The multi-layered (targeting both intradermal and subdermal layers) injection approach was safe and effectively treated ischial soft tissue atrophy without significant side effects such as infection or delayed swelling or lumps. After a significant period (6 to 12 months) of time, these multilayered injections of diluted CaHA tightened and remodeled atrophic ischial skin.
New collagen-III fibers were synthesized mainly near the CaHA repeatedly if CaHA-Ps existed, and in sequence, new collagen-I fibers were also synthesized around CaHA-Ps repeatedly like an onion pattern during a significant period (6 to 12 months).
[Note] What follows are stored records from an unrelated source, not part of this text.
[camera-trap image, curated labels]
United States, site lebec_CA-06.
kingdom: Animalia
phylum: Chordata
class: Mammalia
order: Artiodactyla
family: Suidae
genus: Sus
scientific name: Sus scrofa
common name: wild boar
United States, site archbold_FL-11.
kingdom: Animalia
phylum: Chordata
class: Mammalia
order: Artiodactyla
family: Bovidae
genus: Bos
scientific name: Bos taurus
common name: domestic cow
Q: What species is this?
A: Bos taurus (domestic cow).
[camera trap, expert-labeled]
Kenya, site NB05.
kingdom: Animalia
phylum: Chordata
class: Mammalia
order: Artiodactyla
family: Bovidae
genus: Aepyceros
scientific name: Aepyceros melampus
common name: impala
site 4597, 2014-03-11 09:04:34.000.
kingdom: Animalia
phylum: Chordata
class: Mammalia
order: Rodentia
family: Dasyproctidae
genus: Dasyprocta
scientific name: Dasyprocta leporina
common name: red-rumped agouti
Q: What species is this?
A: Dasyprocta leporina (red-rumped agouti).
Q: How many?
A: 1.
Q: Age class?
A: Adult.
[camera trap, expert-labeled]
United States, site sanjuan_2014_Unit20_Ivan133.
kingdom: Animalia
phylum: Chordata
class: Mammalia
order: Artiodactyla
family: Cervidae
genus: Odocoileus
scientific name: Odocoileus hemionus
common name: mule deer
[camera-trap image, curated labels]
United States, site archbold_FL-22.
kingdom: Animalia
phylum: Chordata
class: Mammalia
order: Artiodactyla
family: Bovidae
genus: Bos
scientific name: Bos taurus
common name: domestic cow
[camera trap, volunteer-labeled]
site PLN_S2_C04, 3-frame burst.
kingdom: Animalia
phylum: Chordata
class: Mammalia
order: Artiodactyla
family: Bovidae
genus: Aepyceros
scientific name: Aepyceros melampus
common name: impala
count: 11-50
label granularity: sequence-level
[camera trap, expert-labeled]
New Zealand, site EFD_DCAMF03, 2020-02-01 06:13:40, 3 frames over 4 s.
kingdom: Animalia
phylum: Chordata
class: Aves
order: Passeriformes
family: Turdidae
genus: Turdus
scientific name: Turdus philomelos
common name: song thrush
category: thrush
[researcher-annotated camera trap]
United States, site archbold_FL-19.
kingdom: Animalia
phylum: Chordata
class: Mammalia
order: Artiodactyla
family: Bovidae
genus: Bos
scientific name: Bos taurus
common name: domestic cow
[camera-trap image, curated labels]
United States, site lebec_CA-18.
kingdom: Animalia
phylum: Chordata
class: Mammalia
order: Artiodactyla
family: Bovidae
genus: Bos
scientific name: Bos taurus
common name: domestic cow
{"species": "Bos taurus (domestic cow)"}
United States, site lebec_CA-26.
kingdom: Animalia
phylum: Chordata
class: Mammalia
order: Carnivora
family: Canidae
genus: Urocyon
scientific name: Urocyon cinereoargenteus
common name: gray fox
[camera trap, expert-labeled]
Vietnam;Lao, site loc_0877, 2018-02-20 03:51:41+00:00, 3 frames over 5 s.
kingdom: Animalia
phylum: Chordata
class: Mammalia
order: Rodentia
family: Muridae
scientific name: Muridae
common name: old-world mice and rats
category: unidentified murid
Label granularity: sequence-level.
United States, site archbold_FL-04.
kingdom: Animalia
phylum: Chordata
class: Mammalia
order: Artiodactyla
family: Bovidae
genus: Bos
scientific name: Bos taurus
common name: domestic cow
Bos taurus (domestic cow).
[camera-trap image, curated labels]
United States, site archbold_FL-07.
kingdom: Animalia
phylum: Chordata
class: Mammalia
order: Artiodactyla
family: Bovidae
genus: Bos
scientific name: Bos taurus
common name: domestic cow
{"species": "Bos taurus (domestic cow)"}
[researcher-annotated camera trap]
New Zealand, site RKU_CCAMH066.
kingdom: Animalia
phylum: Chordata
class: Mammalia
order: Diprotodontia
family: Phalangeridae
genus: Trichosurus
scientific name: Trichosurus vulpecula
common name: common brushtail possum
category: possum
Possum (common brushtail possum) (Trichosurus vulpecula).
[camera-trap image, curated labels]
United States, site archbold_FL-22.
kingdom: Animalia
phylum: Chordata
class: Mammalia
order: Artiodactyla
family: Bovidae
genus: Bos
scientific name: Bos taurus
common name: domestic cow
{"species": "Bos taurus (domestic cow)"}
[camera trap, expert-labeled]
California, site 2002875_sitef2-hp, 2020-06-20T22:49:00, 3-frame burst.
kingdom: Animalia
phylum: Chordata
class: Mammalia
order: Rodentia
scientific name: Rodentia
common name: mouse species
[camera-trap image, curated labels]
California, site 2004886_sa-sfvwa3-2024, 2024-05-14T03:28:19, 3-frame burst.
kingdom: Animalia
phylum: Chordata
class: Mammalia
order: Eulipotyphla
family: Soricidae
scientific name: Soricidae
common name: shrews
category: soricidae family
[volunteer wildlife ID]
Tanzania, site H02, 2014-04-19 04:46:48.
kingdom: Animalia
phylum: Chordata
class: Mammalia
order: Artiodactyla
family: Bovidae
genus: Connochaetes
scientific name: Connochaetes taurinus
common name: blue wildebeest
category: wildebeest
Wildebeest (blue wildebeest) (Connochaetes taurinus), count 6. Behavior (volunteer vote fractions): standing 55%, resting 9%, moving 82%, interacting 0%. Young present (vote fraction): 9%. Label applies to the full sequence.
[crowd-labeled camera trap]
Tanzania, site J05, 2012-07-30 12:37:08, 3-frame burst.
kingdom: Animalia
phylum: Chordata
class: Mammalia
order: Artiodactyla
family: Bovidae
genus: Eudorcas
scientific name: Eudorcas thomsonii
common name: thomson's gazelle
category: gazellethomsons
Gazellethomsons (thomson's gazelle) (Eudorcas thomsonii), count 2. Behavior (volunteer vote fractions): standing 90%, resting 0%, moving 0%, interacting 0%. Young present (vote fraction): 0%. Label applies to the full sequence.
CMC portion (which compose 70% of the volume of filler) of the filler was not found in this study, and this finding suggests that CMC is absorbed by macrophages or FGC within 1 month after the filler injection. With the absorption of CMC portion, volumizing effect by filler also may decrease in some degree (about 50%) within 1 month after injection. Among the decreasing volume by absorption of CMC portion, a partial portion of volume may be filled by neocollagenesis but new collagen or new soft tissue could not replace the total volume of CMC portion. While with the absorption of CaHA portion, the entire volume is going to be replaced by new collagen tissues.
The author would like to thank Ms. Cho Mong-Ee for supporting all.
The author has no financial interest in any of the products, devices, or drugs mentioned in this manuscript. This is the author’s own study for medical science. The author reports no conflicts of interest in this work.